Saved data entries:
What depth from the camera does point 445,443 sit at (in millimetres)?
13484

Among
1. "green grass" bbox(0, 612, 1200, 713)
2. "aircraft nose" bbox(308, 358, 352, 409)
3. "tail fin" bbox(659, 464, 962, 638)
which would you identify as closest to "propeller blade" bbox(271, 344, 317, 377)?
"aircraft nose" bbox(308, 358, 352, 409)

- [Description of the task] Convert the listing above into a Markdown table with the columns Row and Line. Number each non-blank line in order and leave out the blank ones.

- [Written reply]
| Row | Line |
|---|---|
| 1 | What depth from the camera does point 445,443 sit at (in millimetres)? |
| 2 | 13484 |
| 3 | Among |
| 4 | 1. "green grass" bbox(0, 612, 1200, 713) |
| 5 | 2. "aircraft nose" bbox(308, 358, 352, 409) |
| 6 | 3. "tail fin" bbox(659, 464, 962, 638) |
| 7 | which would you identify as closest to "propeller blade" bbox(271, 344, 317, 377)? |
| 8 | "aircraft nose" bbox(308, 358, 352, 409) |